__Work to complete__.
Edit the items starting with the line that contains "this 1480×500 image." and going on through the line that contains "rusty metal pipe [197, 158, 360, 267]". Write those lines out again with "damaged or defective" replaced by "faulty or broken" and everything else unchanged.

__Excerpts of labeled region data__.
————————

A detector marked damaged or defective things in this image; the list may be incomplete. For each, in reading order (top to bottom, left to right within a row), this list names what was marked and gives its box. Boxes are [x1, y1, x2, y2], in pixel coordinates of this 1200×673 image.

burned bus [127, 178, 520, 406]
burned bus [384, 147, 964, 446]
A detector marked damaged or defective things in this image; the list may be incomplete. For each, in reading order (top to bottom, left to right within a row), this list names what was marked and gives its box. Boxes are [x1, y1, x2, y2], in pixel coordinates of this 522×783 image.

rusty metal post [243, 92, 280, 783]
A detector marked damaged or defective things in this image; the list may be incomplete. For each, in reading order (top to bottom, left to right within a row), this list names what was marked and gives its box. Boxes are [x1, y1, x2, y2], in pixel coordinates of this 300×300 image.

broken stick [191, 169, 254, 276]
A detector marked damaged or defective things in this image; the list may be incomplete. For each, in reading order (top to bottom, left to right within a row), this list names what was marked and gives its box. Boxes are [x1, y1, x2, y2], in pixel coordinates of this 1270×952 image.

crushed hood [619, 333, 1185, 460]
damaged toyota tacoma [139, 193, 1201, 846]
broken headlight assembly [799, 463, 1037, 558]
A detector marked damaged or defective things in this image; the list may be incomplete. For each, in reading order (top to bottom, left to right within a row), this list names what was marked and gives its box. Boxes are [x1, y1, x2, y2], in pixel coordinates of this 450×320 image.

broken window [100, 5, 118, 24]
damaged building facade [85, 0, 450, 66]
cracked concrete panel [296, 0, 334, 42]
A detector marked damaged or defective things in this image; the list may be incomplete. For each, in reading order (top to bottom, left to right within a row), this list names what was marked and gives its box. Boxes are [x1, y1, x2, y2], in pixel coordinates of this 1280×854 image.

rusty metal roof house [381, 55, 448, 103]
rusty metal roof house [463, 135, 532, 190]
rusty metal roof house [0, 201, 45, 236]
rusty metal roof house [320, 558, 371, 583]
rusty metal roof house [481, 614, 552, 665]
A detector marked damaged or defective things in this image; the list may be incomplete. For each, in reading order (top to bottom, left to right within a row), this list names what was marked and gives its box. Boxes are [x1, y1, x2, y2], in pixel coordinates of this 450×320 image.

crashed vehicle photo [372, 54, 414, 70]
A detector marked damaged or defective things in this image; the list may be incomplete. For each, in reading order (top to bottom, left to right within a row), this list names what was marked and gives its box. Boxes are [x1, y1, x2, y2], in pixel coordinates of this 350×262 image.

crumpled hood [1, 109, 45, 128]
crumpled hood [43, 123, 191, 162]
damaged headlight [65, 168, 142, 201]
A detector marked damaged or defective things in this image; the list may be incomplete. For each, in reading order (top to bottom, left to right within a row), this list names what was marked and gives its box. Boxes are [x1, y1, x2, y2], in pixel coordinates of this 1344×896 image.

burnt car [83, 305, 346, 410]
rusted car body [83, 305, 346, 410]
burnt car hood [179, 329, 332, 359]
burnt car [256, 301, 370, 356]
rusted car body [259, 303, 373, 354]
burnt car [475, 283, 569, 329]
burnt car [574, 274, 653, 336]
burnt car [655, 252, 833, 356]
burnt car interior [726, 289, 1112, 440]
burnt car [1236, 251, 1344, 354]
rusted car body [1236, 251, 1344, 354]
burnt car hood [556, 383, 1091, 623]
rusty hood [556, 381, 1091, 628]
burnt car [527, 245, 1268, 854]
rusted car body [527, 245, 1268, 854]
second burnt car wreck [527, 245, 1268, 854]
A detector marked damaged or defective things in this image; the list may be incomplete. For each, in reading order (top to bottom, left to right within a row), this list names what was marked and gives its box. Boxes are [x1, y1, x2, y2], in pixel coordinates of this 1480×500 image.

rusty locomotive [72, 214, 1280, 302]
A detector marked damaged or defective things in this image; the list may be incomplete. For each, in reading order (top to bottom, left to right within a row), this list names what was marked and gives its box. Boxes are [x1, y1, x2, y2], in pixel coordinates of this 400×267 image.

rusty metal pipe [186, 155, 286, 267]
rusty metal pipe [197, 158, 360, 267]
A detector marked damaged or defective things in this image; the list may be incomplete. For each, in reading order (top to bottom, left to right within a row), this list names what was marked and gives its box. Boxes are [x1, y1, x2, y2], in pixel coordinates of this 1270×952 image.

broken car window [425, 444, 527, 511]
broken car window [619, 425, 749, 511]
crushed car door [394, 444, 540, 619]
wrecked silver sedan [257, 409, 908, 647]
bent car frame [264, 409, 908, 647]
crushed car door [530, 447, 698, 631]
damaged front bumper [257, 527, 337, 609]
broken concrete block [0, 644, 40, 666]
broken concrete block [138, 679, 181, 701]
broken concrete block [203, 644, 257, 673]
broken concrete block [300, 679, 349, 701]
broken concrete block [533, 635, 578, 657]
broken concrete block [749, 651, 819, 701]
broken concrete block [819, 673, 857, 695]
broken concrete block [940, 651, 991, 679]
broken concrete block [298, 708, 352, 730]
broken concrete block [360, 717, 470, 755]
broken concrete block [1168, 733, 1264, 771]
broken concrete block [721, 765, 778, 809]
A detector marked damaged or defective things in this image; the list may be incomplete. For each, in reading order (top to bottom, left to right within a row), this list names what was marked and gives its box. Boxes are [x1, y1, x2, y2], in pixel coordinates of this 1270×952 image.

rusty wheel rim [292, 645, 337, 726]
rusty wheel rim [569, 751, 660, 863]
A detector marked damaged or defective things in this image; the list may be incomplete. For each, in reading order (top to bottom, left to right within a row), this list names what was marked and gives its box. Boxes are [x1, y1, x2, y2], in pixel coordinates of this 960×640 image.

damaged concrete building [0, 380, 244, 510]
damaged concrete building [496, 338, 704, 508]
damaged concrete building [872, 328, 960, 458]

————————

__Task output__.
A detector marked faulty or broken things in this image; the list may be incomplete. For each, in reading order (top to bottom, left to right within a row), this list names what was marked and gives its box. Boxes are [x1, y1, x2, y2], in pixel coordinates of this 1480×500 image.

rusty locomotive [72, 214, 1280, 302]
A detector marked faulty or broken things in this image; the list may be incomplete. For each, in reading order (top to bottom, left to right within a row), this list names what was marked and gives its box. Boxes are [x1, y1, x2, y2], in pixel coordinates of this 400×267 image.

rusty metal pipe [186, 155, 286, 267]
rusty metal pipe [197, 158, 360, 267]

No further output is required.